## Background

Interpretative variability can adversely affect echocardiographic reliability, but there is no widely accepted method to minimize variability and improve reproducibility.

## Methods

A continuous quality improvement process was devised that involves testing reproducibility by assessment of measurement differences followed by robust review, retraining, and retesting. Reproducibility was deemed acceptable if ≥80% of all interreader comparisons were within a prespecified acceptable difference. Readers not meeting this standard underwent retraining and retesting until acceptable reproducibility was achieved for the following parameters: left ventricular end-diastolic volume, biplane ejection fraction, mitral and aortic regurgitation, left ventricular outflow tract diameter, peak and mean aortic valve gradients, and aortic valve area. Eight hundred interreader comparisons for evaluation of reproducibility were generated from five readers interpreting 10 echocardiograms per testing cycle. The applicability and efficacy of this method were then evaluated by testing a second larger group of 10 readers and reevaluating reproducibility 1 year later.

## Results

All readers demonstrated acceptable reproducibility for biplane ejection fraction, mitral regurgitation, and peak and mean aortic valve gradients. Acceptable reproducibility for left ventricular end-diastolic volume, aortic regurgitation, and aortic valve area was achieved by four of five readers. No readers attained acceptable reproducibility on initial evaluation of left ventricular outflow tract diameter. After review and retraining, all readers demonstrated acceptable reproducibility, which was maintained on subsequent testing 1 year later. A second larger group of 10 readers was also evaluated and yielded similar results.

## Conclusions

A continuous quality improvement process was devised that successfully reduced interpretative variability in echocardiography and improved reproducibility that was sustained over time.
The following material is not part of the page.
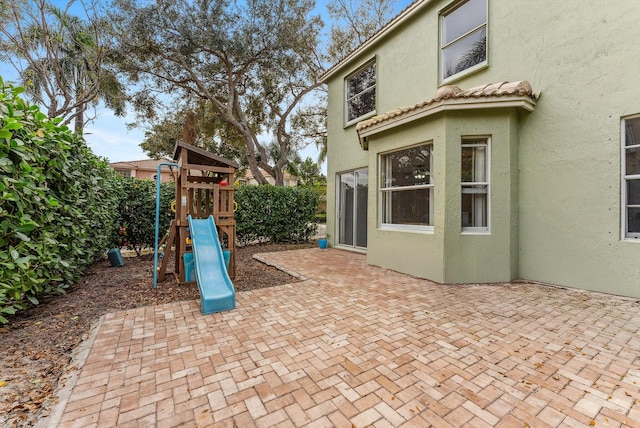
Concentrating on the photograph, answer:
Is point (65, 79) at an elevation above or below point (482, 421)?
above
Echocardiography provides essential structural and functional information about cardiac pathophysiology that guides clinical management. However, technical and interpretative variability can limit the reliability of echocardiographic results. The American Society of Echocardiography delineates several echocardiographic parameters that should be assessed on quality reviews, including an annual evaluation of interobserver and intraobserver reproducibility for left ventricular (LV) ejection fraction (EF) and valve regurgitation. However, discrete standards that define acceptable reproducibility for individual echocardiographic parameters are lacking. The Intersocietal Accreditation Commission accreditation process also requires routine evaluation of echocardiographic variability and mandates the adoption of a quality improvement (QI) program, but there is no widely accepted approach that can be easily implemented to accomplish these goals.
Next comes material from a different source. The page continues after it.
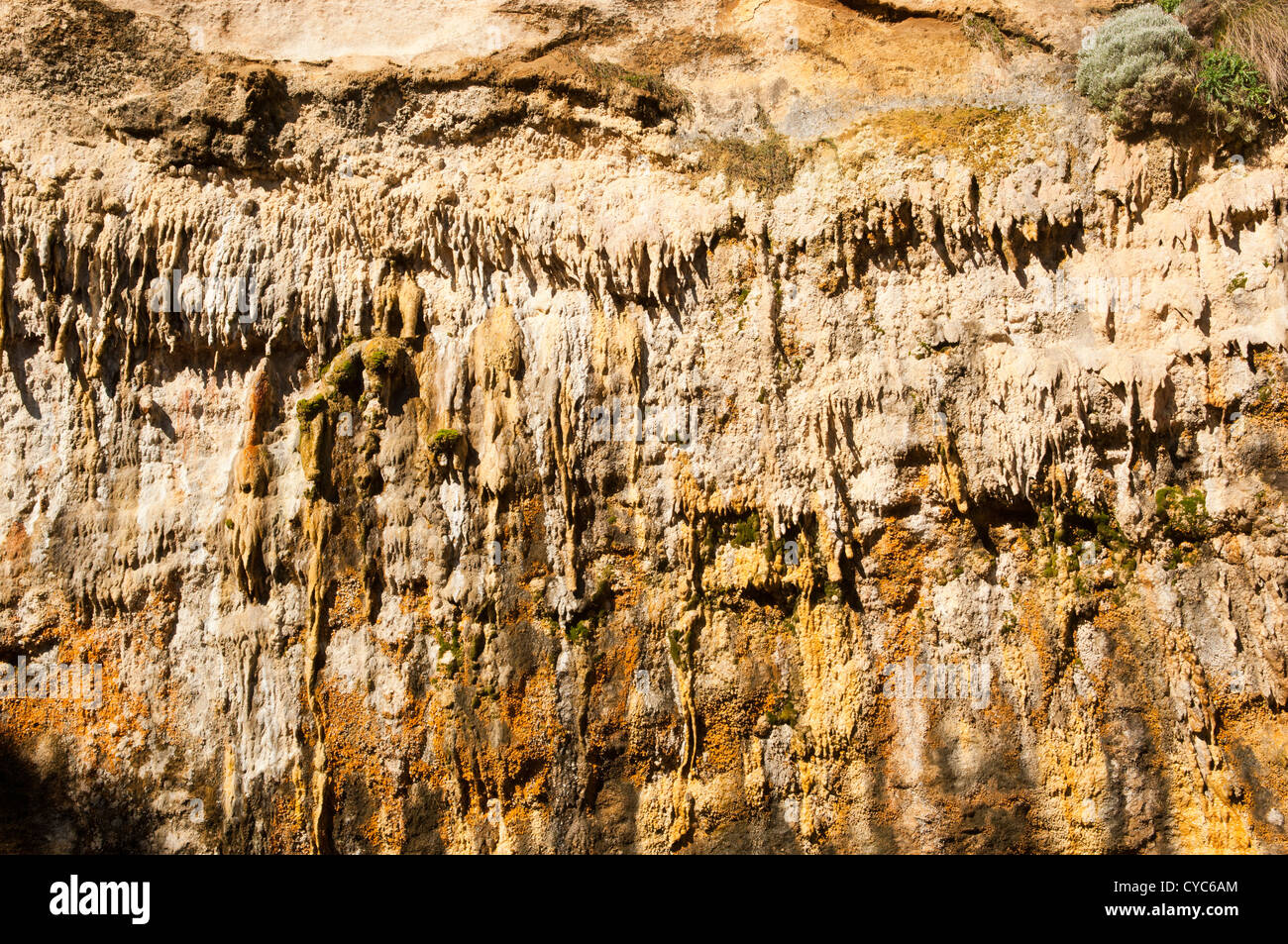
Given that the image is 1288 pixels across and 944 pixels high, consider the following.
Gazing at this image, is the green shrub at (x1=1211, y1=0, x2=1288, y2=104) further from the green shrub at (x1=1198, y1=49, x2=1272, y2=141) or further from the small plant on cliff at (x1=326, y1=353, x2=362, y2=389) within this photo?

Many potentially lifesaving clinical decisions are directly influenced by the echocardiographic assessment of cardiac function, including the timing of valve replacement, chemotherapy regimens, and the insertion of implantable cardioverter-defibrillators for the primary prevention of sudden cardiac death. Additionally, there is increasing competition for quantitative assessments from alternative noninvasive modalities and a national imperative to minimize duplicative testing. Thus, it is crucial that echocardiography yield reliable and reproducible quantitative and qualitative results.

We hypothesized that interpretative variability in echocardiographic laboratories could be improved by integrating the statistical assessment of reproducibility into a feasible, operational framework applied across a spectrum of disease severities encountered in clinical practice. In this study, we devised and prospectively tested a method for continuous QI implementation to standardize the assessment of interpretative variability and improve echocardiographic reproducibility.

## Methods

We aimed to quantify interpretative variability and improve interreader reproducibility through a cyclical process of testing, review, and retraining ( Figure 1 ). This study was approved by the Institutional Review Board at Duke University Medical Center. All readers gave their consent for participation.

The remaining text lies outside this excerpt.